We have a main bpmn file which has 3 call activities. There will be millions of process instances (say a million ) created on main which will in turn 3 more million process instances.
It will definitely be appealing visually and also modularize the bpmn workflows. But, I would like to understand latency of stream processor and downstream impacts in creating so many process instances.
Is my understanding correct on process instances?
Please let me know what you recommend. We want to reduce latency.
Thanks
Janardhan.
no,
we have events coming to kakfa. A kafka consumer will publish messages to camunda. In 1 hr, we can expect to publish 1 to 2M messages. so it is spread across 1 hr.
Hi @JG2023 - that is quite a lot of process instances in an hour. I think the answer to this is to try to properly size and monitor your environment to find the ideal balance. There isn’t a simple answer. There are many variables: how many are created concurrently, how long does each take to run, do you see that load every hour of every day or are there peak times, etc.
Thanks.
Going back to the original question, will the latency improve if I reduce number of call activities as each call activity is going to create a process instance?

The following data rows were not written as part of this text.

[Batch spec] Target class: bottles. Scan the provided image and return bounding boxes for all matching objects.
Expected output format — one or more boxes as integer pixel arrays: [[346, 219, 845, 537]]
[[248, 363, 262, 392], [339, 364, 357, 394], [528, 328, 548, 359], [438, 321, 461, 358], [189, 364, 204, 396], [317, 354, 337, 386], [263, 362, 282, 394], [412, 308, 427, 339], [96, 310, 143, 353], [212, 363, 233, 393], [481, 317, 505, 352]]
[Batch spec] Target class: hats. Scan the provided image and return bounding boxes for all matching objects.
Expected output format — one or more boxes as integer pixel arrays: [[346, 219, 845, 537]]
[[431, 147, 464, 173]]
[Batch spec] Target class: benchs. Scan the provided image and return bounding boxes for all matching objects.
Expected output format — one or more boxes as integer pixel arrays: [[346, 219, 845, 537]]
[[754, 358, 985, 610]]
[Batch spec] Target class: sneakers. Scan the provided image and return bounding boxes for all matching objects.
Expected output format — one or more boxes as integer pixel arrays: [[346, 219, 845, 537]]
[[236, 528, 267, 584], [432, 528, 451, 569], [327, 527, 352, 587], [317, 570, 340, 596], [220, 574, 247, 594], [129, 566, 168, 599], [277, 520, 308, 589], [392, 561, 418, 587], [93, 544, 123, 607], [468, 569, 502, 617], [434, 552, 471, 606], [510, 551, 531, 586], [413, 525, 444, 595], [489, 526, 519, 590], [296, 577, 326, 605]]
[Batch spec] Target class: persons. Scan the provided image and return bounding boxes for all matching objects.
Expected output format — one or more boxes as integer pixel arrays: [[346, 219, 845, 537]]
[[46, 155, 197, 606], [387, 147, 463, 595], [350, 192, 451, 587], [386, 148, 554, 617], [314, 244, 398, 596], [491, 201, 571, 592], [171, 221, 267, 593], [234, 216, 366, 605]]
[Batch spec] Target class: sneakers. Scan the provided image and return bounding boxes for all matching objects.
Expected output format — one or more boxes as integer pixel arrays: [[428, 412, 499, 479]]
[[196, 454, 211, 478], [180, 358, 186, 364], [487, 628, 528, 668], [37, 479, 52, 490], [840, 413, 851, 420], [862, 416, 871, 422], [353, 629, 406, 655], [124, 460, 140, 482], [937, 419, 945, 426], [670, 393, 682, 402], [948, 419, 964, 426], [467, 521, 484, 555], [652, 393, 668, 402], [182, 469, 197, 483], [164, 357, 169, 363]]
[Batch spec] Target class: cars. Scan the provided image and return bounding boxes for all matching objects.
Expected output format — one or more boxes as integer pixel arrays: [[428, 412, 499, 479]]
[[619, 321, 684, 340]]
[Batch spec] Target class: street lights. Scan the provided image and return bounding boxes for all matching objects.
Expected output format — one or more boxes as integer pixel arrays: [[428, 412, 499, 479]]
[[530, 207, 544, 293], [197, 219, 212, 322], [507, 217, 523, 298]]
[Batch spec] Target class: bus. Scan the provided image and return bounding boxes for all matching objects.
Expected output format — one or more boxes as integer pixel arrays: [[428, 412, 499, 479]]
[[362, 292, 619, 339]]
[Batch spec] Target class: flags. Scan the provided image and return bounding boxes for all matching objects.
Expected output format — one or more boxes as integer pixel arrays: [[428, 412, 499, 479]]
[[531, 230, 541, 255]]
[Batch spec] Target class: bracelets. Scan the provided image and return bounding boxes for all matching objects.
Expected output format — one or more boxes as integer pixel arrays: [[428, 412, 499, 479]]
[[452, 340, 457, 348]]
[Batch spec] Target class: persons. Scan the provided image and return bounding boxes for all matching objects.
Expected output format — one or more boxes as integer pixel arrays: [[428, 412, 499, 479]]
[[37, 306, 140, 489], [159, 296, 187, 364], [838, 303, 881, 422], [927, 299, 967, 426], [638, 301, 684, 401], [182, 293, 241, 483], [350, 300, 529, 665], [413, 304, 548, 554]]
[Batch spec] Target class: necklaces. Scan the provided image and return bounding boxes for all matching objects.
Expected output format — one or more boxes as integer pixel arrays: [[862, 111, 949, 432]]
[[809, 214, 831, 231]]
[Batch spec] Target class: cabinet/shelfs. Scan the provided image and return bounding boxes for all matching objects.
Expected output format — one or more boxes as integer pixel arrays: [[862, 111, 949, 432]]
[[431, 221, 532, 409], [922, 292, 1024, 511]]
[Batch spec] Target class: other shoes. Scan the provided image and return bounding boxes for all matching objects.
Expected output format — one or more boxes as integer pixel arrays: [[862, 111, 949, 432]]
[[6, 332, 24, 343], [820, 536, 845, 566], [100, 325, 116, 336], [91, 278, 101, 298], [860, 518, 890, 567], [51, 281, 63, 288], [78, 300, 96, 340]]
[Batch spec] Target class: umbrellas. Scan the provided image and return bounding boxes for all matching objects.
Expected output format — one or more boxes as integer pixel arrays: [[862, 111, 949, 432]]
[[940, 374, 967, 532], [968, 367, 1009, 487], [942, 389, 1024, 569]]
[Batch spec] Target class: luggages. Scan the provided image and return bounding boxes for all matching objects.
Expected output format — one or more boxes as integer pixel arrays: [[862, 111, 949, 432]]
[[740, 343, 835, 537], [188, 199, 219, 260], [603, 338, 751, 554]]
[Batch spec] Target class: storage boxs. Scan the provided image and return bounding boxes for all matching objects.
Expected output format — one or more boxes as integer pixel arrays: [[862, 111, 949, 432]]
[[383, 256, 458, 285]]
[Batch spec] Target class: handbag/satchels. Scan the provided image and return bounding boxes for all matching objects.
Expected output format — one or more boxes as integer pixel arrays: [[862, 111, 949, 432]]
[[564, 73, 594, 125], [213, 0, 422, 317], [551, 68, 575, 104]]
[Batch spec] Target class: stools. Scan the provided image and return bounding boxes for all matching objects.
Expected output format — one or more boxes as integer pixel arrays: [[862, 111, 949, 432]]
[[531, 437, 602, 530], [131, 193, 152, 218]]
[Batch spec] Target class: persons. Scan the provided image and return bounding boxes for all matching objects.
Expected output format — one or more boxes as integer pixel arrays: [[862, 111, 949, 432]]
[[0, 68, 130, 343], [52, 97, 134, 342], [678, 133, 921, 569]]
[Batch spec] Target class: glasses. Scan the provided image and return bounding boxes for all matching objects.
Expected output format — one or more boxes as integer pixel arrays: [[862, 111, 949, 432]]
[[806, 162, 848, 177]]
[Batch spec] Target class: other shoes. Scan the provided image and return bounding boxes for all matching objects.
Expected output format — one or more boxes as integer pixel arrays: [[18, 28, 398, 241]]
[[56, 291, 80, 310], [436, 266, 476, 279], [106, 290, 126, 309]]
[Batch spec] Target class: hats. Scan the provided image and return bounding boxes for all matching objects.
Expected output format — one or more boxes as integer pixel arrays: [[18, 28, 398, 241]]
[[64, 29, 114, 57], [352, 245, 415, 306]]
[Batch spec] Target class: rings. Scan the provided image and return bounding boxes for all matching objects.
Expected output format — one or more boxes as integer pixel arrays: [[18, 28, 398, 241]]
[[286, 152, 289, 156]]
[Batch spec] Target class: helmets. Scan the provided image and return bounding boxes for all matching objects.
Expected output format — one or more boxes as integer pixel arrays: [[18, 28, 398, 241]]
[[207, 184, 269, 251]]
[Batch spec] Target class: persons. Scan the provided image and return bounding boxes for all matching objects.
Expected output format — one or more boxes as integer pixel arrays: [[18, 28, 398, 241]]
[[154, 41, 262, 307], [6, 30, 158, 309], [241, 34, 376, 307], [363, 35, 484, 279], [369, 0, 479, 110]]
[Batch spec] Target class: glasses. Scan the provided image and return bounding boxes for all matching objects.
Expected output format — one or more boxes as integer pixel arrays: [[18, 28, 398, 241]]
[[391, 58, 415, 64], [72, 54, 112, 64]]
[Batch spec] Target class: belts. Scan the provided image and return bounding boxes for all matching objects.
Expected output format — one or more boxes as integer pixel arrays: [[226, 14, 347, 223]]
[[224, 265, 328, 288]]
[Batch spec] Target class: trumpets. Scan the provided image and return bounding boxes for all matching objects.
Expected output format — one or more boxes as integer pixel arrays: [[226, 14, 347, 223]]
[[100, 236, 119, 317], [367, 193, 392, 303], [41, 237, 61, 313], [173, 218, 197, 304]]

When message is published to zeebe, it throttles it, is there a way to improve this and what metrics to look at? I am guessing first step is to look at stream processor metrics.
Hi @JG2023 - the latency between a call activity and any other type of task should be roughly the same. Any performance impact from call activities will likely be from copying process instance variables over.
What message throttling are you referring to? If you publish a message to Zeebe, there is a buffer, but I don’t think that’s the same as what an inbound Kafka Connector would do.